Your GitLab database contains sensitive information. To protect sensitive information when you run analytics on your database, you can use the Pseudonymizer service, which:

  1. Uses HMAC(SHA256) to mutate fields containing sensitive information.
  2. Preserves references (referential integrity) between fields.
  3. Exports your GitLab data, scrubbed of sensitive material.
caution
If the source data is available, users can compare and correlate the scrubbed data with the original.

To generate a pseudonymized data set:

  1. Configure Pseudonymizer fields and output location.
  2. Enable Pseudonymizer data collection.
  3. Optional. Generate a data set manually.

Configure Pseudonymizer

To use the Pseudonymizer, configure both the fields you want to anonymize, and the location to store the scrubbed data:

  1. Create a manifest file: This file describes the fields to include or pseudonymize.
    • Default manifest - GitLab provides a default manifest in your GitLab installation (example manifest.yml file).

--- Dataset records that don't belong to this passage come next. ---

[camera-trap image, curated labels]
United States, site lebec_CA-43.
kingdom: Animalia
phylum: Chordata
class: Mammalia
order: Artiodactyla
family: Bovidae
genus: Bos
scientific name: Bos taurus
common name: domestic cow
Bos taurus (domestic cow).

To use the example manifest file, use the config/pseudonymizer.yml relative path when you configure connection parameters.
    • Custom manifest - To use a custom manifest file, use the absolute path to the file when you configure the connection parameters.
  2. Configure connection parameters: In the configuration method appropriate for your version of GitLab, specify the object storage connection parameters (pseudonymizer.upload.connection).

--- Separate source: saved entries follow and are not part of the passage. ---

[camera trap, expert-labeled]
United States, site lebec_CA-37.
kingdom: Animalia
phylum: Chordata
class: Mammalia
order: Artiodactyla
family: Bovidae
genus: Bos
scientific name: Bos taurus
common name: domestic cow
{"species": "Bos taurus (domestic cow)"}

For Omnibus installations:

  1. Edit /etc/gitlab/gitlab.rb and add the following lines by replacing with the values you want:

    gitlab_rails['pseudonymizer_manifest'] = 'config/pseudonymizer.yml'
    gitlab_rails['pseudonymizer_upload_remote_directory'] = 'gitlab-elt' # bucket name
    gitlab_rails['pseudonymizer_upload_connection'] = {
      'provider' => 'AWS',
      'region' => 'eu-central-1',
      'aws_access_key_id' => 'AWS_ACCESS_KEY_ID',
      'aws_secret_access_key' => 'AWS_SECRET_ACCESS_KEY'
    }
    

    If you are using AWS IAM profiles, omit the AWS access key and secret access key/value pairs.

    gitlab_rails['pseudonymizer_upload_connection'] = {
      'provider' => 'AWS',
      'region' => 'eu-central-1',
      'use_iam_profile' => true
    }
    
  2. Save the file and reconfigure GitLab for the changes to take effect.

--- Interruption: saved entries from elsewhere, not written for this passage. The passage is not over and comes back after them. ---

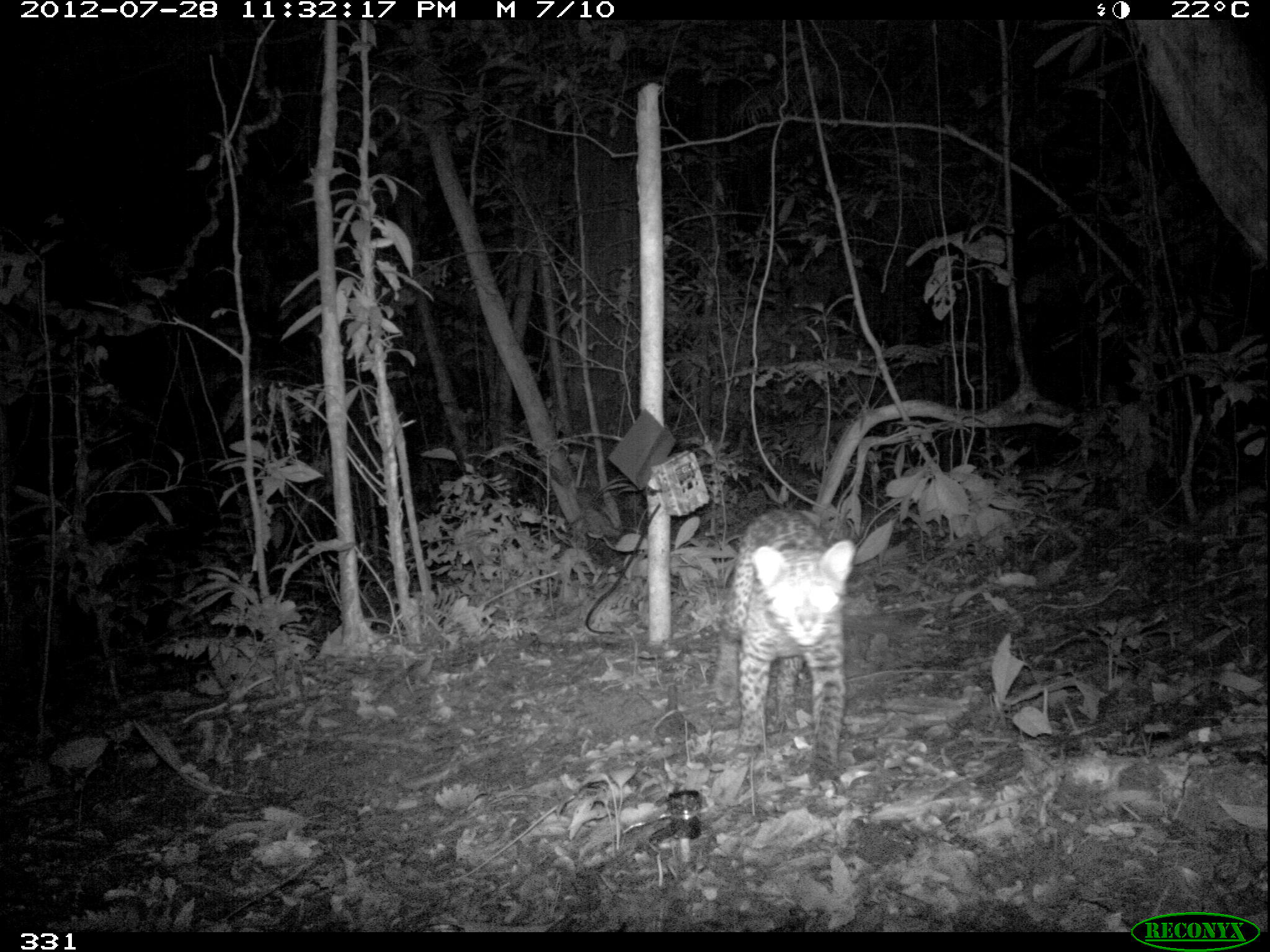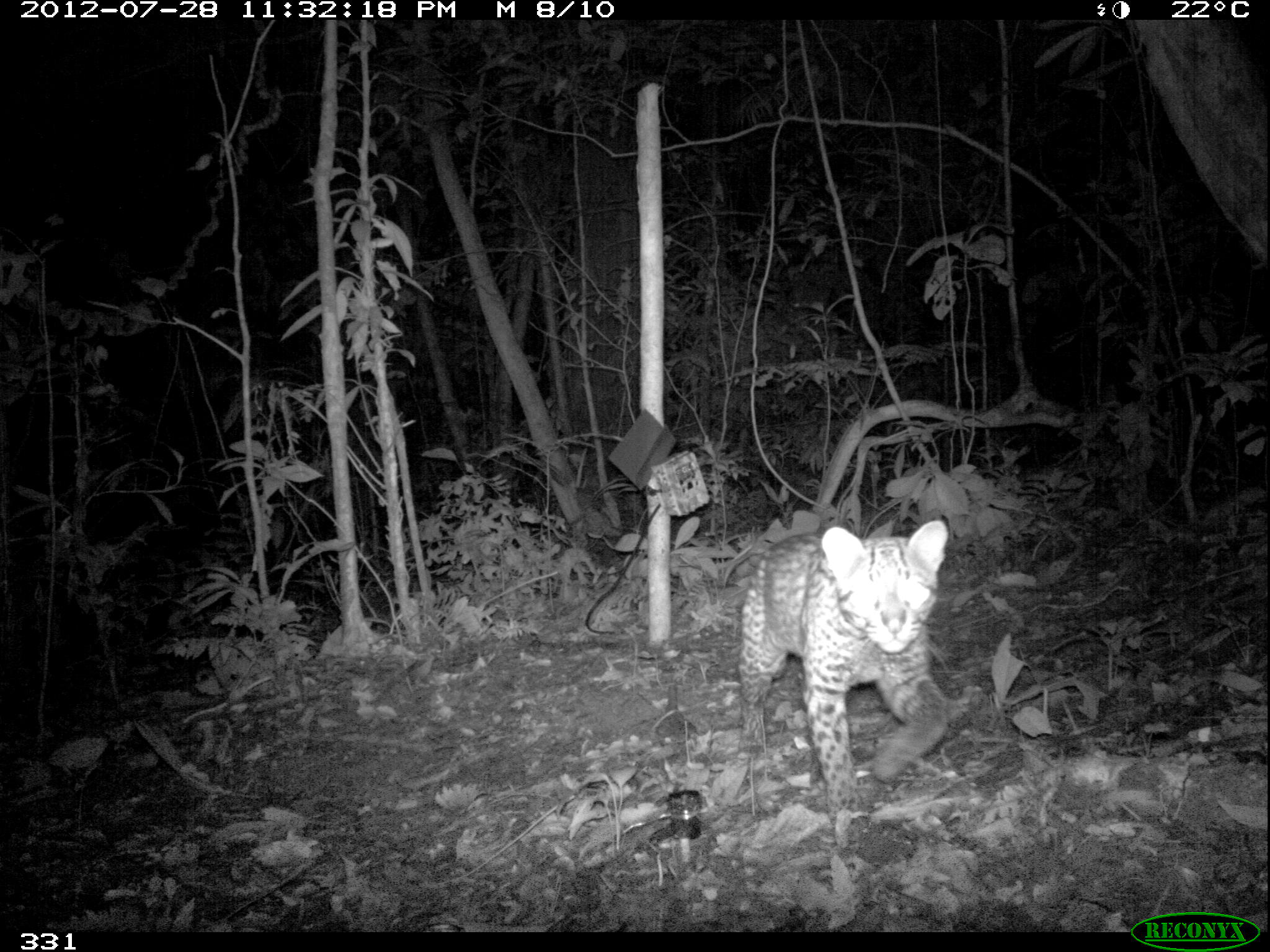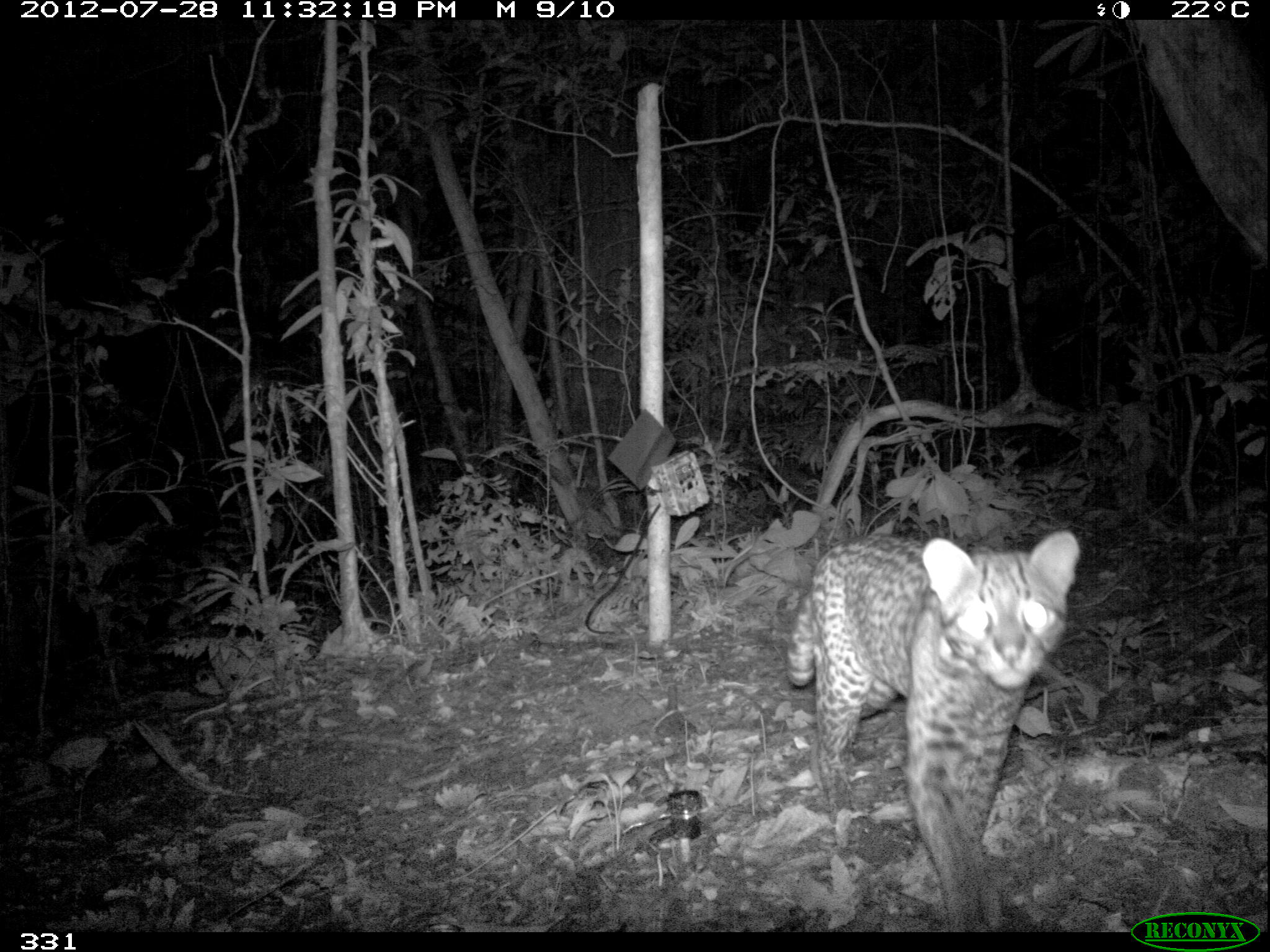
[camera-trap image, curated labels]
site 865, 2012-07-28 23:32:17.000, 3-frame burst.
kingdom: Animalia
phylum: Chordata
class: Mammalia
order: Carnivora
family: Felidae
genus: Leopardus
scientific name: Leopardus pardalis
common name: ocelot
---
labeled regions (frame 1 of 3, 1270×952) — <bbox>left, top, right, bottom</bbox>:
leopardus pardalis: <bbox>708, 508, 855, 794</bbox>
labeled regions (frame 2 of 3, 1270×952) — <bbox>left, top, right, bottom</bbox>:
leopardus pardalis: <bbox>735, 518, 953, 826</bbox>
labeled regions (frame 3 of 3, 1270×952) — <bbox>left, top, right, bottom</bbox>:
leopardus pardalis: <bbox>780, 527, 1080, 931</bbox>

For installations from source:

  1. Edit /home/git/gitlab/config/gitlab.yml and add or amend the following lines:

    pseudonymizer:
      manifest: config/pseudonymizer.yml
      upload:
        remote_directory: 'gitlab-elt' # bucket name
        connection:
          provider: AWS
          aws_access_key_id: AWS_ACCESS_KEY_ID
          aws_secret_access_key: AWS_SECRET_ACCESS_KEY
          region: eu-central-1
    
  2. Save the file and restart GitLab for the changes to take effect.

Enable Pseudonymizer data collection

To enable data collection:

  1. On the top bar, select Menu > Admin.
  2. On the left sidebar, select Settings > Metrics and Profiling, then expand Pseudonymizer data collection.
  3. Select Enable Pseudonymizer data collection.
  4. Select Save changes.

Generate data set manually

You can also run the Pseudonymizer manually:

  1. Set these environment variables:
    • PSEUDONYMIZER_OUTPUT_DIR - Where to store the output CSV files. Defaults to /tmp. These commands produce CSV files that can be quite large. Make sure the directory can store a file at least 10% of the size of your database.
    • PSEUDONYMIZER_BATCH - The batch size when querying the database. Defaults to 100000.
  2. Run the command appropriate for your application:
    • Omnibus GitLab: sudo gitlab-rake gitlab:db:pseudonymizer
    • Installations from source: sudo -u git -H bundle exec rake gitlab:db:pseudonymizer RAILS_ENV=production

After you run the command, upload the output CSV files to your configured object storage. After the upload completes, delete the output file from the local disk.